IBM launches innovative new recycling process
IBM turns wafer waste into solar energy.
IBM has announced pioneering work into the process of turning waste into solar energy – helping to reduce the amount of discarded silicon wafers whilst providing a new energy supply for solar energy manufacturers.
Semiconductor wafers are thin discs of silicon material used to imprint patterns that make finished semiconductor chips for computers, mobile phones and video games.
The wafers hold intellectual property so most cannot be sent to outside traders to reclaim – therefore the majority are crushed and sent to landfills, or melted down to be resold.
Around 250,000 wafers are manufactured worldwide every day and IBM estimates that up to 3.3% of those wafers are scrapped – around 3 million a year.

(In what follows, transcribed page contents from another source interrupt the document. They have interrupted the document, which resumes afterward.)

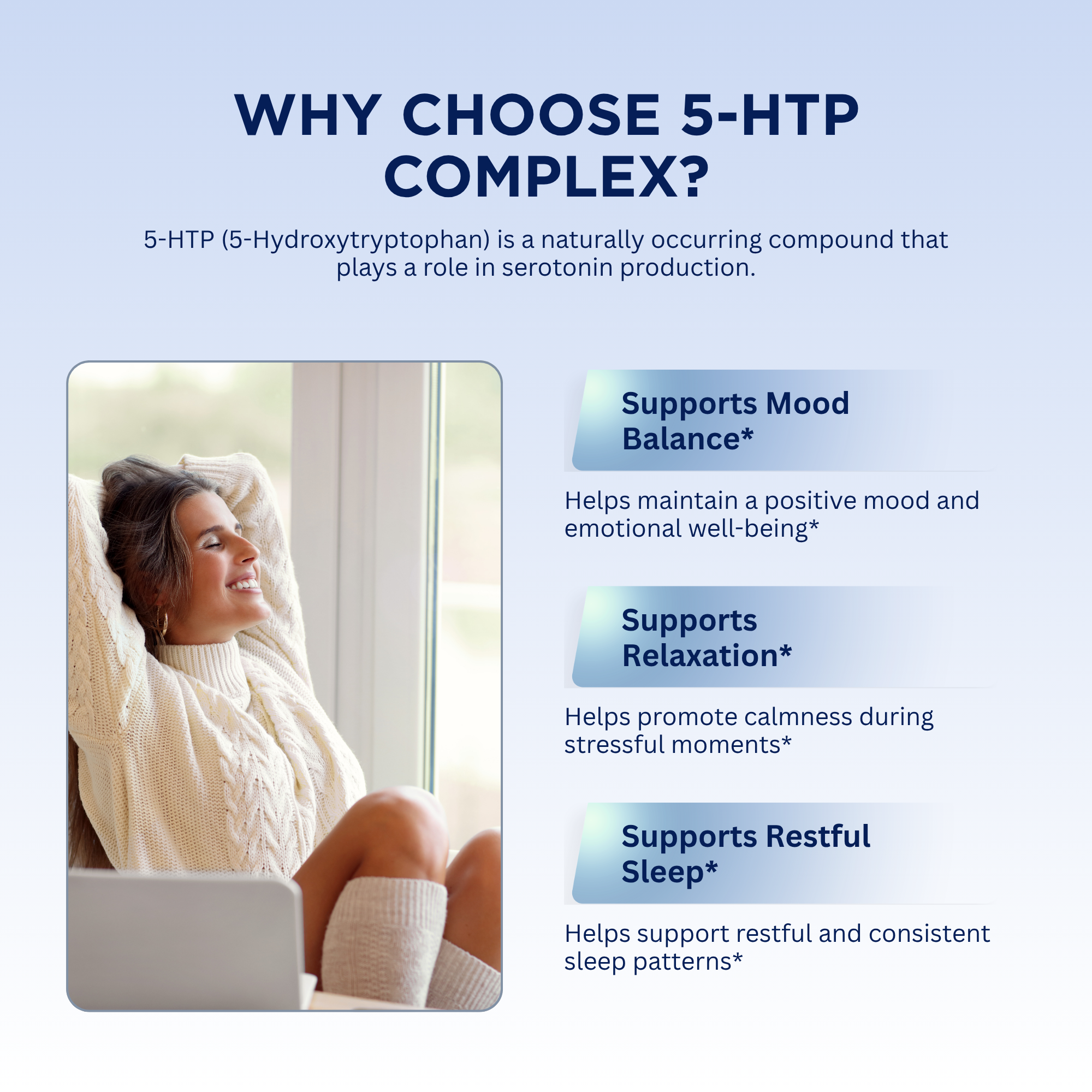 WHY CHOOSE 5-HTP COMPLEX?

5-HTP (5-Hydroxytryptophan) is a naturally occurring compound that plays a role in serotonin production.

Supports Mood Balance*

Helps maintain a positive mood and emotional well-being*

Supports Relaxation*

Helps promote calmness during stressful moments*

Supports Restful Sleep*

Helps support restful and consistent sleep patterns*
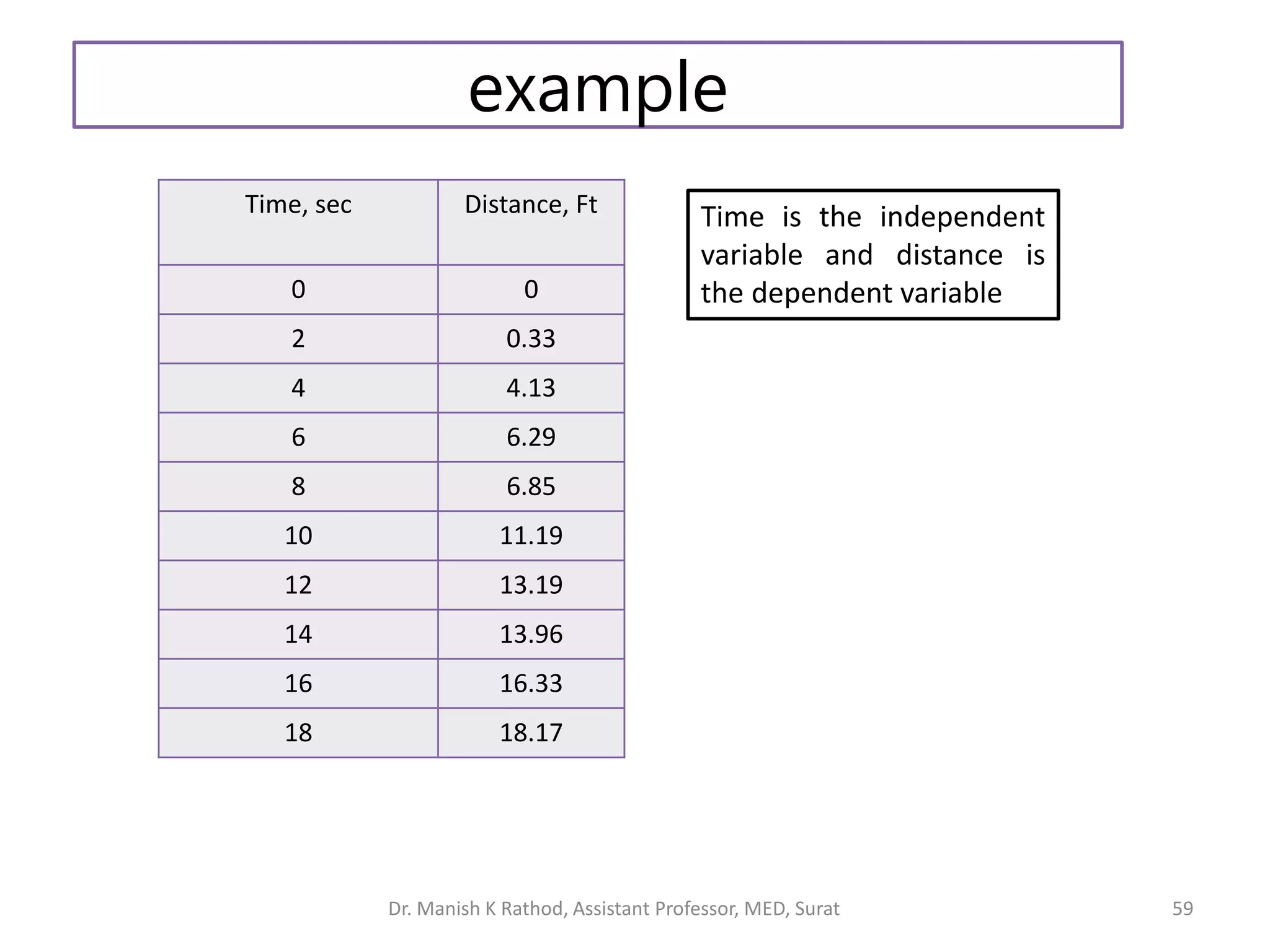 example

| Time, sec | Distance, Ft |
|---|---|
| 0 | 0 |
| 2 | 0.33 |
| 4 | 4.13 |
| 6 | 6.29 |
| 8 | 6.85 |
| 10 | 11.19 |
| 12 | 13.19 |
| 14 | 13.96 |
| 16 | 16.33 |
| 18 | 18.17 |

Time is the independent variable and distance is the dependent variable

Dr. Manish K Rathod, Assistant Professor, MED, Surat

59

The new semiconductor wafer reclamation process uses a specialised pattern removal technique. This recreates scrap semiconductor wafers into a form that is then used to manufacture silicon-based solar panels.
Charles Bai, Chief Financial Officer of Renesola, one of China’s fastest growing solar energy companies, commented on the current situation: “One of the challenges facing the solar industry is a severe shortage of silicon, which threatens to stall its rapid growth.
“This is why we have turned to reclaimed silicon materials sourced primarily from the semiconductor industry to supply the raw material our company needs to manufacture solar panels.”
IBM intends to provide details of this pioneering new process to the wider semiconductor manufacturing industry.